*APPLY WHAT YOU READ*
- 1) Please condense the paragraph of the Christmas passage that begins "I'm not anybody's mother" into two or three sentences that keep its main facts.
- 2) Answer these questions from the Christmas passage:
(a) Who is named as co-founder of the Freedom From Religion Foundation?
(b) In what publication did Tom Piatak write about sanitizing Christmas?
(c) Which Bible verse is cited for the words "Leave the dead to bury their own dead"?

PASSAGE Start Marker

Christmas! That means I have to get out the tree and the decorations. If I had known that this was coming around so fast, I would have never taken them down from last year. It would be like not making up the bed in the morning because you're going to have to unmake it in the evening.

Christmas means that sad people will be sadder, joyful people more joyful, busy people busier, religious people more religious...

...and it means war.
Yeah, war!

The "Prince of Peace" calls every Christian to man the ramparts and to prepare for battle against the forces of evil who would reduce "Merry Christmas" to "Happy Holidays" and remove any reference to Christ in the public square beginning with Christmas.

It's called the "War on Christmas" and John Gibson's book, The War on Christmas: How the Liberal Plot to Ban the Sacred Christian Holiday is Worse Than You Thought, gives the horrifying details. He, of course, is right.
Annie Gaylor, co-founder of the Freedom From Religion Foundation says that the "real" reason for the season is winter solstice. They have a plaque that reads: "At this season of the winter solstice may reason prevail. There are no gods, no devils, no angels, no heaven or hell. There is only our natural world. Religion is but myth and superstition that hardens hearts and enslaves minds."

A couple of years ago, Tom Piatak, wrote in The American Conservative: "The result of sanitizing Christmas is now within sight: an undistinguished, uninspiring public celebration, devoid of religious or cultural significance or indeed of beauty, with nothing left but multiculturalists pap and tawdry commercialism."

Do you know how I feel about all of that?
I don't care!
I'm not anybody's mother and, frankly, I don't care what unbelievers do about Christmas. I'm not their boss, their judge or their leader. They can dance naked around a fire celebrating winter solstice if they want to, say "Happy Holidays" to their hearts' content and ignore God whenever they want. I just don't care. I don't even know their names.

My not caring may be because I'm tired; it could have something to do with being old; it could be just my "default" cynicism directed at pagans who are offended by the name of Christ and also at those who sell books and get ratings faking anger directed at pagans who are offended by the name of Christ.
But I really think my not caring has to do with Jesus who said, "Leave the dead to bury their own dead. But as for you, go and proclaim the kingdom of God" (Luke 9:60).

When I said I don't care, that's not exactly true.

The Christmas season is a grand and glorious time to offend a pagan. I take perverse delight in saying "Merry Christmas" to pagans, in asking Target store managers why they are offended by the Salvation Army, and in handing out "Jesus is the Reason for the Season" bumper stickers to my humanist friends. That's not because I'm a "Christian solider." It's because...well...um...I just like to irritate.

Now that I think about it, there's another reason it isn't exactly true for me to say that I don't care. I think I just don't get upset with "an ant crawling up an elephant's leg with murder on his mind." It's sort of like the fly, sitting on the cow's tail, that said, "I'm leaving you now," to which the cow replied, "Oh, really, I didn't even know you were there."

PASSAGE End Marker
DATA Start Marker

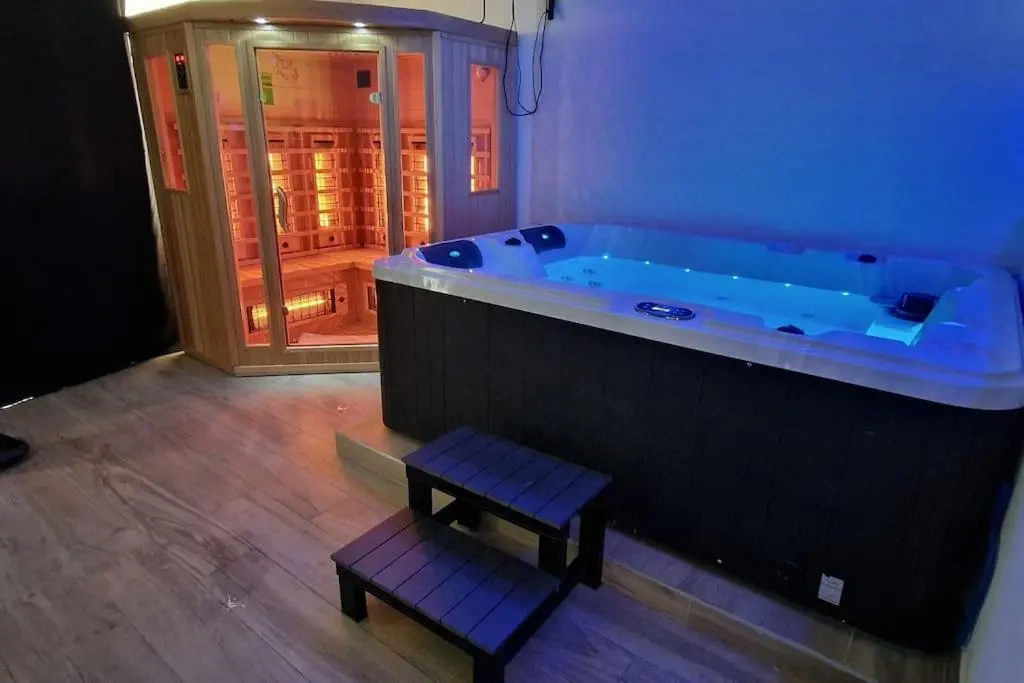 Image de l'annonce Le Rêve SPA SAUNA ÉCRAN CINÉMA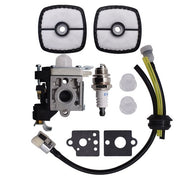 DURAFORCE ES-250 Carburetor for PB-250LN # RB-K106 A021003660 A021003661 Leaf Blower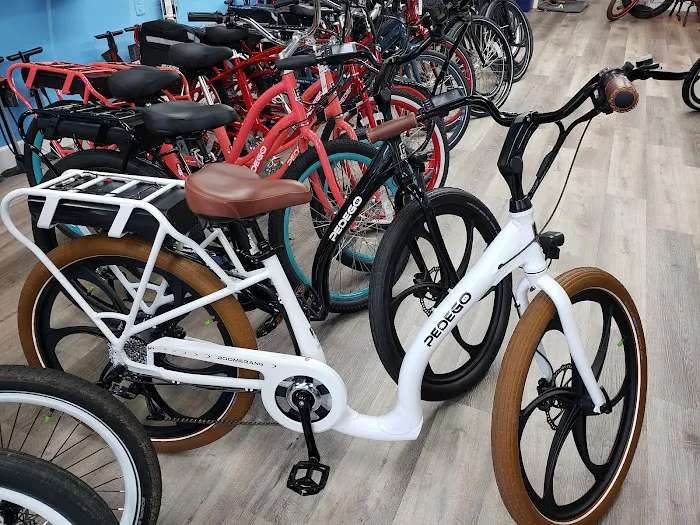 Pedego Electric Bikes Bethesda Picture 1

DATA End Marker

*EXPECTED RESULTS*
- 1) The writer is not a mother, boss, judge or leader to unbelievers and does not care what they do about Christmas. They may celebrate the winter solstice by dancing naked around a fire, say "Happy Holidays" as much as they like and ignore God whenever they want. The writer does not even know their names.

- 2)
(a) Annie Gaylor
(b) The American Conservative
(c) Luke 9:60